Unissons les forces pour faire bouger cette pierre qui nous
dérange»
(Participant à l’atelier
sur les divisions communautaires, à Nuevo Huixtan)
Faire bouger la pierre de la globalisation
néolibérale –et son corollaire militaire,
exprimé dans la guerre en cours et la militarisation
des régions stratégiques- paraît être
l’objectif commun de la stratégie zapatiste, des
nombreuses rencontres et espaces d’articulation au niveau
local et national. Au Chiapas et dans la région, avec
l’expansion de la politique néolibérale
et belliqueuse, il se crée le sentiment qu’il
est indispensable de construire une alternative au modèle
dominant actuel comme garantie pour pouvoir construire une
paix durable avec une justice sociale et qui respecte les droits
humains individuels et collectifs.
A neuf ans de l’entrée en vigueur de l’ALÉNA
et du soulèvement zapatiste, au Chiapas et dans le reste
du Mexique tout converge vers la résistance sociale,
politique et culturel face aux différents projets néolibéraux
mis en place dans le territoire. Ceci met le pays et la région
en harmonie avec l’agenda continental et mondial symbolisé lors
du «printemps de Porto Alegre».
Dans ces processus de convergence, un des
principaux défis
sera la rencontre des différents mouvements dans des
objectifs communs, qui passeront par-dessus les particularités
qui les différencient et sans que personne ne cherche à supplanter
les autres ou à s’imposer. Le chemin peut être
le même, même s’il y a de multiples façons
de le parcourir.

::ACTIVITÉS
DU SIPAZ
Décembre 2002-Février
2003
Accompagnement
- En décembre, nous avons effectué une visite
dans la zone Nord du Chiapas. Nous sommes également
passé par San Jerónimo Tulijá, au sein
de la municipalité autonome zapatiste Ricardo Flores
Magón, afin d’assurer un suivi à la suite
des conflits violents d’août passé et afin
de contacter les personnes déplacées lors de
ces événements. A Palenque, nous continuons à visiter
l’avocat du centre de droits humains PRODH, qui a reçu
des menaces il y a quelques mois.
- Depuis octobre 2002, nous travaillons sur un projet de
marionnettes en collaboration avec Alianza Cívica-Chiapas. Ensemble,
nous avons élaboré deux œuvres portant sur
les thèmes des divisions et conflits communautaires,
ainsi que sur l’importance du respect de la diversité.

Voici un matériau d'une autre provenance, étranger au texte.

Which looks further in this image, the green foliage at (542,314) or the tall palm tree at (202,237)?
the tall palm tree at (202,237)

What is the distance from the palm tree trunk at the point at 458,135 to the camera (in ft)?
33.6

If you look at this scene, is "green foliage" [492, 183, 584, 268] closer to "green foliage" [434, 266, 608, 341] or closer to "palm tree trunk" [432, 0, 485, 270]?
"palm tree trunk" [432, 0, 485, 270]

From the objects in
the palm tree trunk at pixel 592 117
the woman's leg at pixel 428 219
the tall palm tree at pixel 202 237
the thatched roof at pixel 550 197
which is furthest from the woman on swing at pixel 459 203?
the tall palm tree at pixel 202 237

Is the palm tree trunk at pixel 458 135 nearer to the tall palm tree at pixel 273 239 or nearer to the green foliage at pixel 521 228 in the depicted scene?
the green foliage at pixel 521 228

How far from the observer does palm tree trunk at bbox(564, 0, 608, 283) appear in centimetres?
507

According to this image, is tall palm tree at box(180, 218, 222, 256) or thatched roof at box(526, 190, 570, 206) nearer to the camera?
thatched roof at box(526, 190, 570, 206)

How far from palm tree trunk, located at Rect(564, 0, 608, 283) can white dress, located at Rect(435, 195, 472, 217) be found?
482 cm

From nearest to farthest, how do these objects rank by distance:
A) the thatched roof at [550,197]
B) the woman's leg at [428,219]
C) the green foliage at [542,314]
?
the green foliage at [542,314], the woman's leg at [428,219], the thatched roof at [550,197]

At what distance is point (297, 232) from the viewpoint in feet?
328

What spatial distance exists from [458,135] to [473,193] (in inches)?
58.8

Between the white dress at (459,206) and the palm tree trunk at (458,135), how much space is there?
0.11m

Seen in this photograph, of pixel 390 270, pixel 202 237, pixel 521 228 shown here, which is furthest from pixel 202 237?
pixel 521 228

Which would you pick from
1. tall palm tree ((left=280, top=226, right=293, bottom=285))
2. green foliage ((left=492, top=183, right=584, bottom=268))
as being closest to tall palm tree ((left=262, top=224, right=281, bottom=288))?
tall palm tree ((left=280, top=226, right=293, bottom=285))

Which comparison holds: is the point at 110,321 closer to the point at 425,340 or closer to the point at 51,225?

Ces pièces sont présentées dans les communautés
autochtones pour provoquer la réflexion et promouvoir
la transformation pacifique des conflits. La première
présentation s’est déroulée à Chenalhó,
dans le cadre des activités programmées pour
l’anniversaire de la formation de l’organisation
civile «Las Abejas» (Les Abeilles) et pour le cinquième
anniversaire du massacre d’Acteal. En février,
nous avons réalisé une première tournée
dans la zone Nord (voir article à part).
- En décembre, nous avons visité les sept familles
qui ont quitté la biosphère de Montes Azules
l’année passée. Réfugiées
dans un centre d’accueil de Comitán, elles attendent
que le gouvernement respecte sa promesse de leur fournir des
terres fertiles et en quantité suffisante pour
pouvoir maintenir leurs enfants.
Dialogue interreligieux
- Depuis novembre dernier, nous avons commencé une étape
de formation des représentants des Commissions de paix
de Chenalhó par le biais d’ateliers mensuels.
Entre 30 et 50 représentants des églises catholique
et presbytérienne de la zone y participent.
- Nous avons assisté à l’inauguration de
l’Institut d’études sociales et interculturelles
(INESIN), prolongation de ce que fut l’École biblique
de formation intégrale de San Cristóbal
de las Casas.
- Nous avons réalisé un exposé dans le
cadre d’un Forum portant sur le thème de la problématique
religieuse au Chiapas organisé par la Fondation
Leon XIII à San Cristóbal.
Éducation pour la Paix
- En janvier nous avons participé à l’organisation
et à la réalisation de la 3iéme Rencontre
d’expériences de paix et de réconciliation, convoquée par le Réseau pour la paix. Près
de 200 personnes de différentes régions et communautés
autochtones de l’état y ont assisté.
- En février, nous avons animé un atelier portant
sur le thème des divisions communautaires et des projets
néolibéraux dans le cadre de la Seconde
rencontre chiapanèque face au néolibéralisme, réalisée à Nuevo
Huixtán (municipalité de Las Margaritas). Nous
avons également présenté nos marionnettes
pour promouvoir la réflexion des participants.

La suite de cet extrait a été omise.